**Exercise aim**. Only lines, not pictures: please repeat exactly the lines from the one with "Amritsar Blast: श्री" through the end of the listing.

+++++

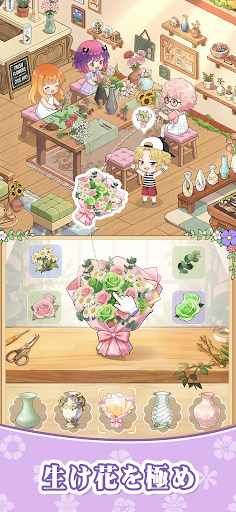 サンシャイン牧場2 PC版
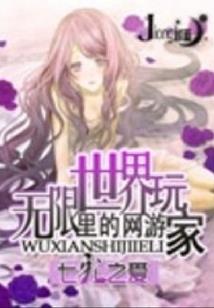 鱼的记忆只有七秒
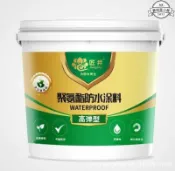 招財貓商鋪 全網最低：可零售可批發【送工具】屋頂防水補漏材料聚氨酯外墻防水漆瀝青防水塗料-黑白藍1020KG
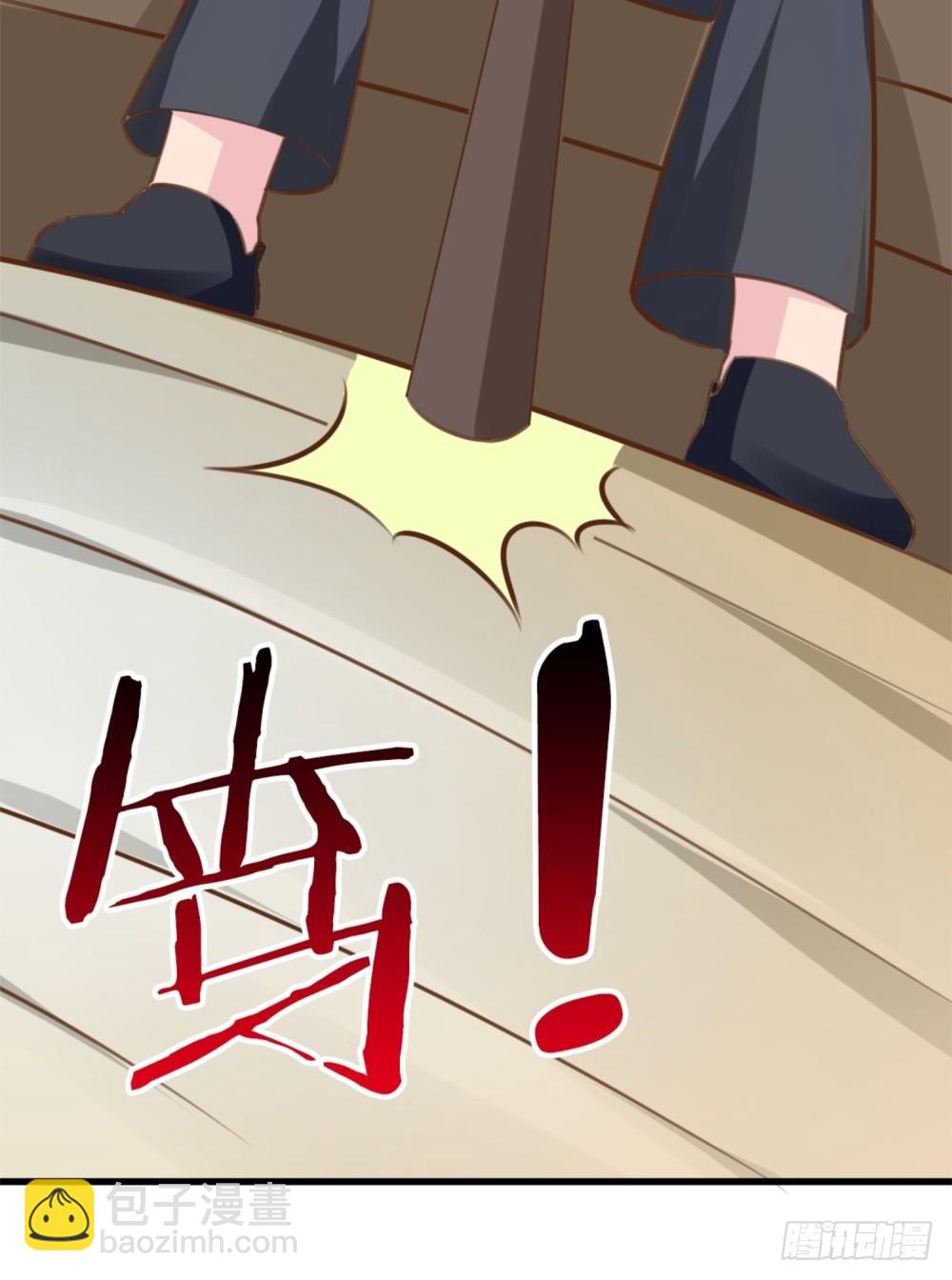 第4话 恐怖的逼婚族34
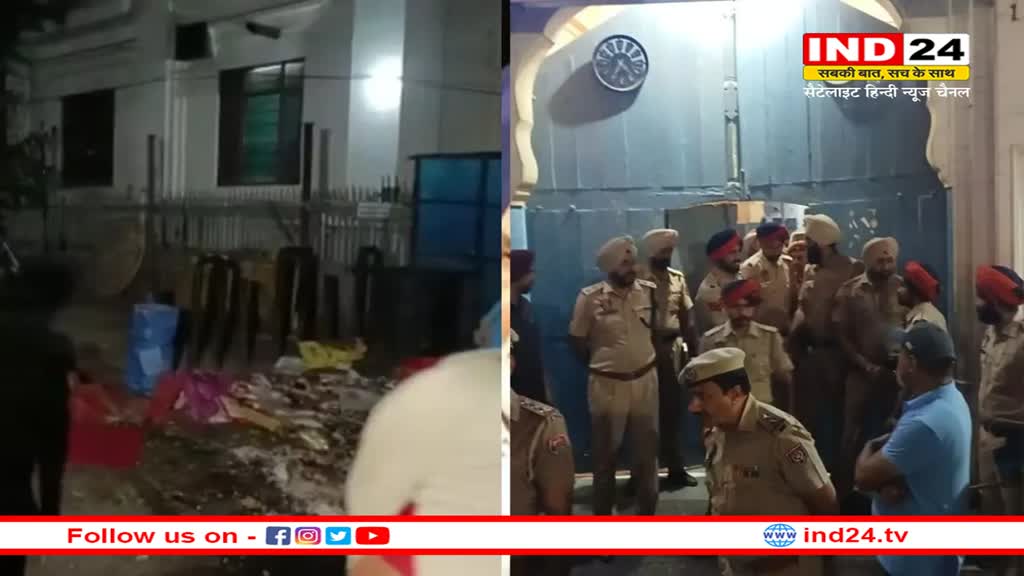 Amritsar Blast: श्री हरिमंदिर साहिब के पास एक बार फिर हुआ धमाका, पांच दिन में तीसरा विस्फोट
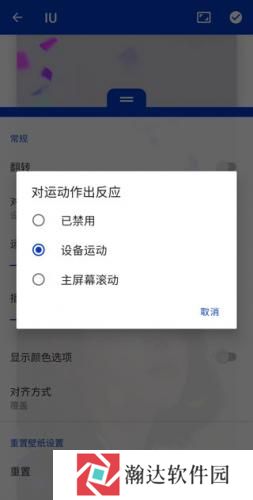 引擎壁纸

+++++

**Exercise response**.
 Amritsar Blast: श्री हरिमंदिर साहिब के पास एक बार फिर हुआ धमाका, पांच दिन में तीसरा विस्फोट
 引擎壁纸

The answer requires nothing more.